Das ist mittlerweile -r7

----------

## Marlo

 *Earthwings wrote:*   

> Das ist mittlerweile -r7

 

Klar, hab ich auch so draufgespielt. Ob allerdings die Lizeznummer von der CT, die ich mir geholt habe, damit zurecht kommt würde ich z.Z. noch bezweifeln.  Im Moment rennt sich VM beim Start einfach tot, sprich stirbt ab.

Ma

----------

## s.hase

Hi!

Warum bezweifelst Du dass? Läuft bei mir ohne Probleme! Warum sollte es mit der Nummer irgendwelche Probleme geben?

Gruss

Sebastian

----------

## HeadbangingMan

Die c't Lizenz läuft auch mit dieser Version, nur der init-script läuft bei mir nicht. Ich muss nach jedem Neustart vmware-config.pl laufen lassen.

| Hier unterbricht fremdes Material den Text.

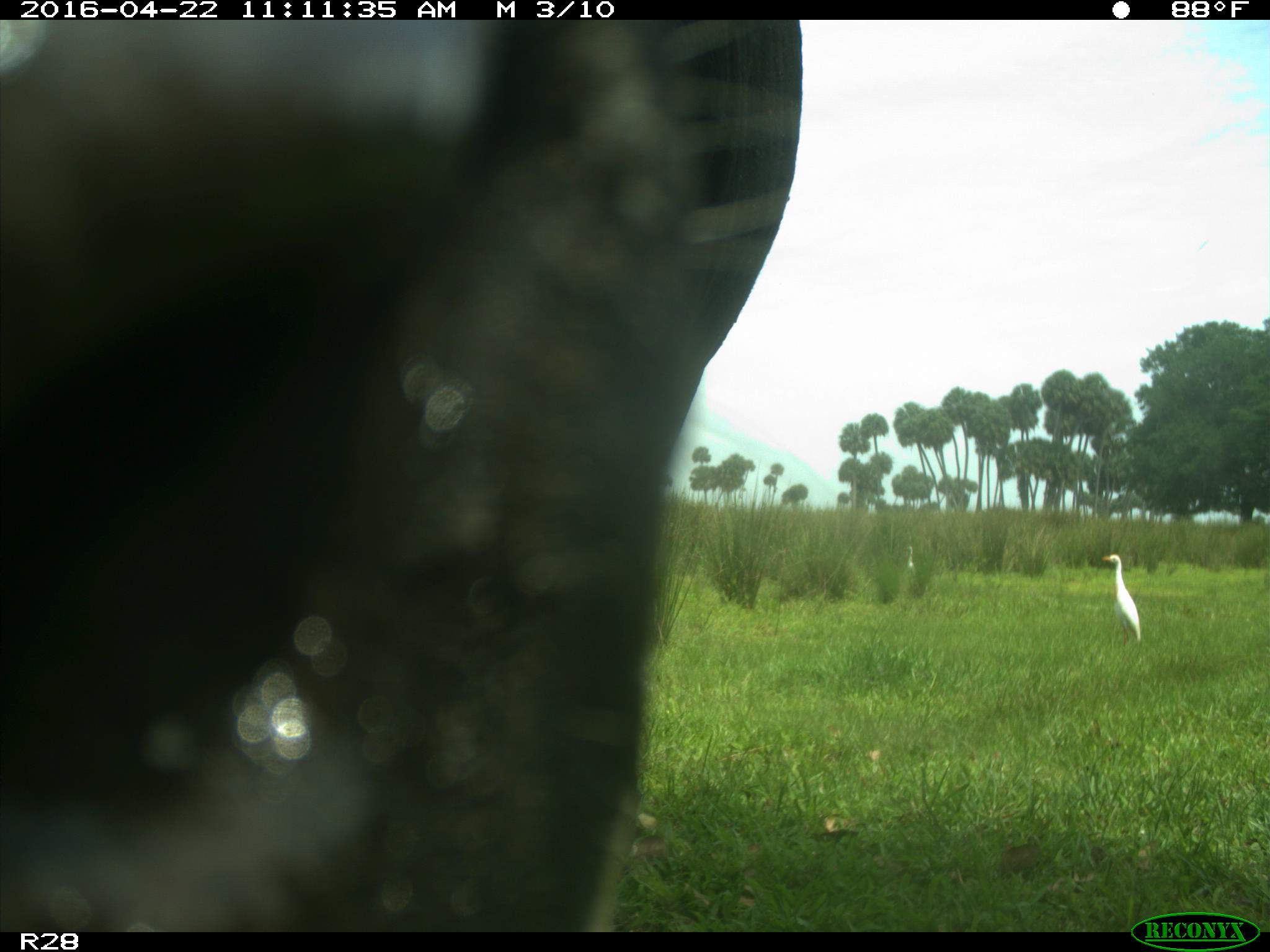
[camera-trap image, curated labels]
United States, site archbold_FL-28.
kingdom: Animalia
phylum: Chordata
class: Mammalia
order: Artiodactyla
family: Bovidae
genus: Bos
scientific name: Bos taurus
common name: domestic cow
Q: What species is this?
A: Bos taurus (domestic cow).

Ich werde mich bei Gelegenheit näher damit auseinander setzen.

----------

## Marlo

 *HeadbangingMan wrote:*   

> ... nur der init-script läuft bei mir nicht. Ich muss nach jedem Neustart vmware-config.pl laufen lassen.
> 
> Ich werde mich bei Gelegenheit näher damit auseinander setzen.

 

Hier auch so. Es gibt da zwar im Forum Lösungsvorschläge, die aber wohl noch nicht so rund sind.

Ma

----------

## kalle2

 *Earthwings wrote:*   

> Das ist mittlerweile -r7

 

Hmja. Danke. Ich weiß, das verdient wahrscheinlich ein RTFM, aber wie kriege ich raus, welche älteren Versionen eines Pakets existieren?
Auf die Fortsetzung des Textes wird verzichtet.